Peatlands International is sent out by email to all IPS members for free in four issues per year. The magazine consists of about pages with background reports on peat and peatlands, reviews of conferences, news items and books reviews. It also publishes research findings, business reports and internal information on the IPS.
New authors [ ]. Explore the latest full-text research PDFs, articles, conference papers, preprints and more on PEATLANDS. Find methods information, sources, references or conduct a literature review on PEATLANDS. A Focus on Peatlands and Peat Mosses by Howard Alvin Crum starting at $ A Focus on Peatlands and Peat Mosses has 2 available editions to buy at Half Price Books Marketplace.
Peat is a blonde to black organic sediment formed under waterlogged conditions from the partial decomposition of mosses and other bryophytes, sedges, grasses, shrubs or trees. By definition, the concentration of mineral matter in dry peats is less than 25% by weight. His studies on the peat mosses (Sphagnum) cover ecophysiology, competition, niche relations, and dispersal.

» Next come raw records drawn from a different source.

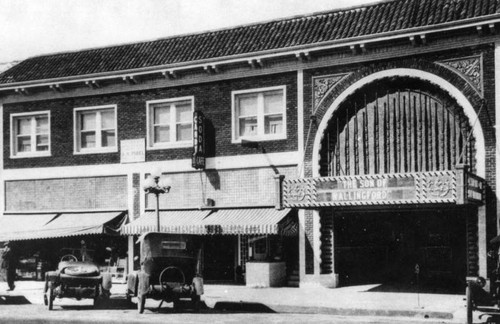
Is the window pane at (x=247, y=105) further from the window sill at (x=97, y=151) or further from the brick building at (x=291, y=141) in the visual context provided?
the window sill at (x=97, y=151)

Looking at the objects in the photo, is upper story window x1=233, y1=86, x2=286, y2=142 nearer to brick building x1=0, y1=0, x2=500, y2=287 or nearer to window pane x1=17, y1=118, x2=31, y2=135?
brick building x1=0, y1=0, x2=500, y2=287

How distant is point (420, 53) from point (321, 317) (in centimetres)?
915

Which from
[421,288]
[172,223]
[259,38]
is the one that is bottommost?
[421,288]

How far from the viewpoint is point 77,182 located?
2697 cm

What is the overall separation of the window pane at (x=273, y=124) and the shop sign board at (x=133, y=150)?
463 cm

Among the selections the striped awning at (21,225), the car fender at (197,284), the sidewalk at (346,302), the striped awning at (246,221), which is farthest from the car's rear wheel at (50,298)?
the striped awning at (21,225)

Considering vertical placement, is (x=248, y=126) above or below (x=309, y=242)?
above

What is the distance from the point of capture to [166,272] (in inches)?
687

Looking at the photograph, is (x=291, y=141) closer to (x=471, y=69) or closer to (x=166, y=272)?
(x=471, y=69)

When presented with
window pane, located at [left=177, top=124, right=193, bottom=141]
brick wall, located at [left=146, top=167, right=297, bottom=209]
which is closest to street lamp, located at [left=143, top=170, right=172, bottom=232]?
brick wall, located at [left=146, top=167, right=297, bottom=209]

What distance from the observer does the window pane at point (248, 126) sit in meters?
24.4

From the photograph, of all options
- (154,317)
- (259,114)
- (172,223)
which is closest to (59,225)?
(172,223)

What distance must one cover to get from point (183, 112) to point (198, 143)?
5.78 ft

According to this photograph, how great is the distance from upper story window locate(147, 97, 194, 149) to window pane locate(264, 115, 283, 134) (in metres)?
2.81
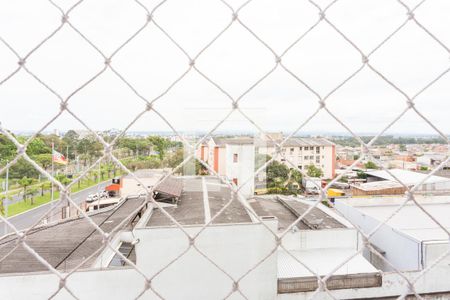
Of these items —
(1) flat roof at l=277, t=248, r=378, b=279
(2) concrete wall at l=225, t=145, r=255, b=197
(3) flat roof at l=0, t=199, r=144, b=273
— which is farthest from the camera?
(1) flat roof at l=277, t=248, r=378, b=279

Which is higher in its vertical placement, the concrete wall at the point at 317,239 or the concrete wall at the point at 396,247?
the concrete wall at the point at 317,239

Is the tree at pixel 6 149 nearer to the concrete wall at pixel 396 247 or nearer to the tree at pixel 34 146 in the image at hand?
the tree at pixel 34 146

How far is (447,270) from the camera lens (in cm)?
302

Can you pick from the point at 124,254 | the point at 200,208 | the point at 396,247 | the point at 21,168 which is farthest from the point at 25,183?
the point at 396,247

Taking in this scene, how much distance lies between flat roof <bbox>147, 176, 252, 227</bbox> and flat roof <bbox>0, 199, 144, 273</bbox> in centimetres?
36

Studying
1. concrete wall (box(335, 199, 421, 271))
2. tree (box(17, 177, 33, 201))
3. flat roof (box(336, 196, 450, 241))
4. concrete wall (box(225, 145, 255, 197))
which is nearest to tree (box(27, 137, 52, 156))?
concrete wall (box(225, 145, 255, 197))

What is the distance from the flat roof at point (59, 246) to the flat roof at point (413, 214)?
308cm

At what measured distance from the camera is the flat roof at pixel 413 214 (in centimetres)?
371

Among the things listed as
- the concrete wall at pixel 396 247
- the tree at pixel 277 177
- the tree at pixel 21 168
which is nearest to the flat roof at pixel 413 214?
the concrete wall at pixel 396 247

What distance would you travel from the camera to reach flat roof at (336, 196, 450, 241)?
3707mm

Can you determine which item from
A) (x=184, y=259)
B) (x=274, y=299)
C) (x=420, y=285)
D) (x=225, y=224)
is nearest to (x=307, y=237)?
(x=274, y=299)

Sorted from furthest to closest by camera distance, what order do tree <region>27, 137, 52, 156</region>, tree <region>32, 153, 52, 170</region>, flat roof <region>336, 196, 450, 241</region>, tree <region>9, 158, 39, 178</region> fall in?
1. flat roof <region>336, 196, 450, 241</region>
2. tree <region>9, 158, 39, 178</region>
3. tree <region>32, 153, 52, 170</region>
4. tree <region>27, 137, 52, 156</region>

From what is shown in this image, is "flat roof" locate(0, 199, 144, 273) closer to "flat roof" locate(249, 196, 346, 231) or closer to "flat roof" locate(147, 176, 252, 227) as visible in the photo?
"flat roof" locate(147, 176, 252, 227)

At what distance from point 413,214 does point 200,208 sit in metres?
3.25
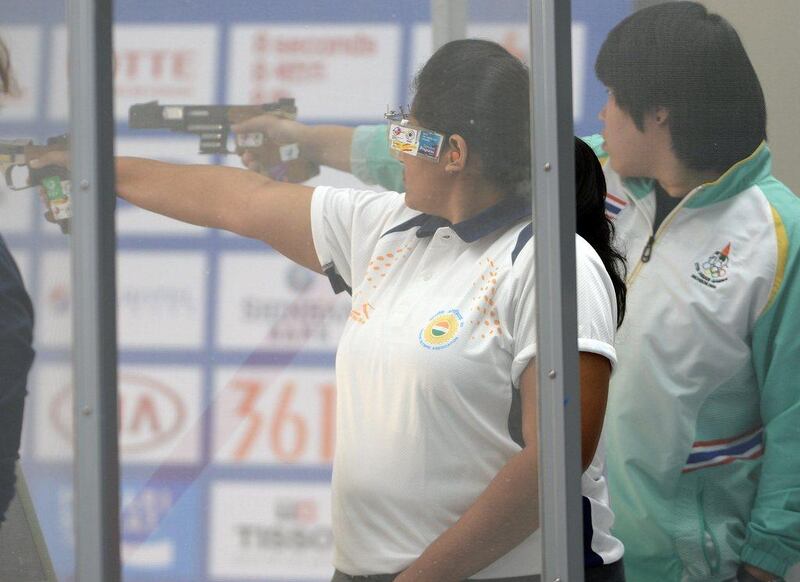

In more applied projects, he has dealt with the effects of nitrogen deposition and increased levels of carbon dioxide on mire ecosystems across Europe, and also worked with experiments on the restoration of drained peatlands.
Peat: The Most Efficient Carbon Sink In The World. Peatland ecosystems are the most efficient carbon sinks in the world, which means the area stores carbon and carbon-containing substances for long periods of time. Peatlands and their surrounding plant life work to trap the CO2 released by the decomposing peat.
Find helpful customer reviews and review ratings for A Focus on Peatlands and Peat Mosses (GREAT LAKES ENVIRONEMENT) at Read. Minister of State for Heritage and Electoral Reform, Malcolm Noonan T.D.
today (17th August, ) spent a day visiting bogs in Meath and Westmeath which are being rejuvenated through efforts by the National Parks and Wildlife Service (NPWS) of his Department with the assistance of Bord Na Móna, by the Irish Peatlands Conservation Council and other agencies and.
A class of BRYOPHYTA which is best known for Sphagnum forming PEAT bogs. | Explore the latest full-text research PDFs, articles, conference papers, preprints and more on SPHAGNOPSIDA.
Find methods.Because peatlands’ typical carbon content is over 50 percent, they become powerful greenhouse chimneys if disrupted. When peat is exposed to the air, the carbon it contains gets oxidized into carbon dioxide. It can take thousands of years to build up peat, but a matter of only a few to release its greenhouse cache once it is degraded.Care-Peat is an Interreg project with nine partners working together to reduce carbon emissions and restore the carbon storage capacity of different types of peatlands in North-West Europe.
The main partnership consists of five knowledge institutes and four nature organisations from Belgium, France, Ireland, the Netherlands and the United Kingdom.